Nevertheless, many pharmacodynamic investigations involve invasive, nondiagnostic tumor biopsies; these carry nontrivial risks of pain and complication. The ethical justification of such procedures—as for all research procedures—hinges on whether analyses of tissues are likely to substantially advance medical knowledge. Investigators should have a well-developed plan for collection and analysis of tissues; assays should be validated, and study methods should aim at excluding sources of confound; and results should be reported in a way that is complete and transparent. Unfortunately, many pharmacodynamics investigations in early phase cancer trials fall short of this standard. Investigators often encounter problems obtaining sufficient tissue or running assays. Analysis plans are often underspecified, and reporting quality is highly variable .
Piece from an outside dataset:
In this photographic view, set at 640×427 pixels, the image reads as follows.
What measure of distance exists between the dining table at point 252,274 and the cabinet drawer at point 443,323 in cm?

Risk/Benefit Balance during Trial Conduct
Sometimes the risk/benefit balance of a trial changes over the course of investigation. This can occur for several reasons. First, the value of an intervention may become apparent long before a trial is completed: An intervention might completely fail, or it might demonstrate dramatic activity early on. A second reason risk/benefit can change is that the approach used in a trial may become obsolete in light of findings of other research groups. Obsolescence is a particular challenge in rapidly innovating realms such as gene transfer, in which contemporaneous findings can suddenly outmode slow-moving clinical investigations. Third, trials often encounter unexpected challenges in meeting their recruitment target. An estimated 81.5% of early phase cancer trials fail to meet their recruitment target . This changes the risk/benefit balance for individual subjects because the statistical powering that justified a trial at inception is unlikely to be attained.
Investigators have obligations to ensure a favorable risk/benefit balance not merely at trial inception but also during the course of investigation. When risk/benefit changes, investigators incur ethical obligations to disclose this to subjects and perhaps even to stop the investigation. To ensure investigators have this capacity, randomized trials and early phase trials testing novel interventions should convene a data safety monitoring board to review ongoing findings and to advise investigators concerning a study’s continuation. Investigators and the bodies that review trial protocols should also ensure their recruitment targets are realistic and have in place contingency plans for lower than expected recruitment. Exclusion criteria should not be so narrow as to obviate recruitment within a practical time frame. Finally, investigators pursuing strategies that are subject to rapid innovation should strive to design trials that can be completed on a short time line. This might entail designing studies that address very discrete questions of relevance to the innovation community.